11. 50 Foot Wave – Free Music. What would a Top 14 Albums list be without a Kristin Hersh appearance? Sure, it's only five songs long. Sure, I couldn't actually get it for free because I don't have the computer technology. But it's still Kristin Hersh and still 50 Foot Wave, and this EP delivers. 'Specially on "Pretty Ugly" and "The Fuchsia Wall."
12. Aimee Mann – One More Drifter in the Snow. Though I love Christmas music, I really can't listen to it year-round, and that's the only reason this album was relegated to the bottom three. "You're a Mean One Mr. Grinch" (featuring Grant Lee Phillips) is dead on and her spare "Have Yourself a Merry Little Christmas" is one of the best versions I've heard. Plus, Mark predicts that "Whatever Happened to Christmas" will join the ranks of Christmas standards – and he's never wrong about Christmas music.

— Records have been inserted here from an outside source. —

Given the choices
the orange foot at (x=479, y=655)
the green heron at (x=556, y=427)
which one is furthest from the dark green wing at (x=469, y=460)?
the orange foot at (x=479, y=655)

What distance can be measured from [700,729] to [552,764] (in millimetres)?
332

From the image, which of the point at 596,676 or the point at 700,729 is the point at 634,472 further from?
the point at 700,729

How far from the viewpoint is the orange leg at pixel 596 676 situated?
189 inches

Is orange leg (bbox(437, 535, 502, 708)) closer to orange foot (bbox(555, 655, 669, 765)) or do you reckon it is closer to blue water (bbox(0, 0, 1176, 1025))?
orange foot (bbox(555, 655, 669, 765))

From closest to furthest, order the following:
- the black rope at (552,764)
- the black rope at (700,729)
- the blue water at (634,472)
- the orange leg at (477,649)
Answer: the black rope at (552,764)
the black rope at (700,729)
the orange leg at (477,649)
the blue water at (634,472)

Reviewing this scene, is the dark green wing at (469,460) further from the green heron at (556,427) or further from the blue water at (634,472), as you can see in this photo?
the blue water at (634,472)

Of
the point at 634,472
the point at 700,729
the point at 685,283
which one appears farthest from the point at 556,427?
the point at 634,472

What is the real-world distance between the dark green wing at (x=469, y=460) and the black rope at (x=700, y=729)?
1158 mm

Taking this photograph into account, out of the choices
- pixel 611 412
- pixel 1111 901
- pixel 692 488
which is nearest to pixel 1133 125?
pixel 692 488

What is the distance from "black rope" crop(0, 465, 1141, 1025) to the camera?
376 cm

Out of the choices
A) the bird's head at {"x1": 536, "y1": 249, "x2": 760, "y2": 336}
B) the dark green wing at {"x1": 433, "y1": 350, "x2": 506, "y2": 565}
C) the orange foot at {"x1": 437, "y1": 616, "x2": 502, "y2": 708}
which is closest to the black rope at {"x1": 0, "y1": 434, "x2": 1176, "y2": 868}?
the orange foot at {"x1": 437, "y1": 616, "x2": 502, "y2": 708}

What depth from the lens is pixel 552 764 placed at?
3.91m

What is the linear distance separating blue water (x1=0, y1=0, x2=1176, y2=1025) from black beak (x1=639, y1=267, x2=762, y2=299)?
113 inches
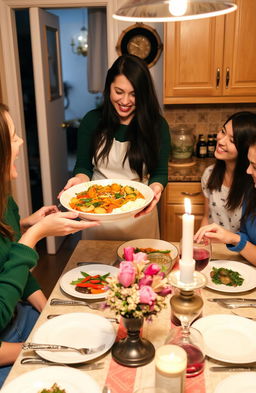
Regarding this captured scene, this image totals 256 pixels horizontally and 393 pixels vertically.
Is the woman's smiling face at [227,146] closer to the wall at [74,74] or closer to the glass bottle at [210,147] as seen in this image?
the glass bottle at [210,147]

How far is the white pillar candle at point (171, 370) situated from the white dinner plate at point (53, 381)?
6.7 inches

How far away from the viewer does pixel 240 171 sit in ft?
6.95

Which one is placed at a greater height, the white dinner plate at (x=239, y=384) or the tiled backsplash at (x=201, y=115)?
the tiled backsplash at (x=201, y=115)

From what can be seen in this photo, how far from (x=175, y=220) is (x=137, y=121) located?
1.10 m

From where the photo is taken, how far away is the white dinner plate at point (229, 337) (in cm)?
109

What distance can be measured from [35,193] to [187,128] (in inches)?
92.2

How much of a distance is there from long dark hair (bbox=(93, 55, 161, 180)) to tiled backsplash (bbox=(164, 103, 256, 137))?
131cm

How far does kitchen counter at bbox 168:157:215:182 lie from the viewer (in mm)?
2898

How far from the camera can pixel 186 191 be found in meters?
2.93

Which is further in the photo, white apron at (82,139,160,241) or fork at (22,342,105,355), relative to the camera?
white apron at (82,139,160,241)

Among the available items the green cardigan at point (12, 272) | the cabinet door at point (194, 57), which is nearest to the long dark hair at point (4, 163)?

13. Justin Timberlake – Futuresex/Lovesounds. I get enough crap from my co-workers for having a past that includes loving NKOTB, so I couldn't put JT any higher on this list. But he deserves to be on it. "My Love" makes me want to sing. "Sexyback" makes me want to dance. And "Futuresex/Lovesound" makes me want to fu-, um, dance. Yeah, dance. I'm psyched to be seeing him live this Saturday.
14. Yeah Yeah Yeahs – Show Your Bones. A slight disappointment, this record just barely scraped it's way into the Top 14. Only after repeated listens did certain songs grow on me, including "Gold Lion," "Phenomena," and "Honeybear." And "Dudley" is one of their best songs ever. Still, better luck next time.
So, it was a decent year. By the way, I'm not planning on dying any time soon, but watching Six Feet Under makes me want to have my post-death wishes known. So, here they are: cremation, ashes scattered off the coast of Rockport, MA (not ME), and good music played at my memorial service. Simple enough, don't you think?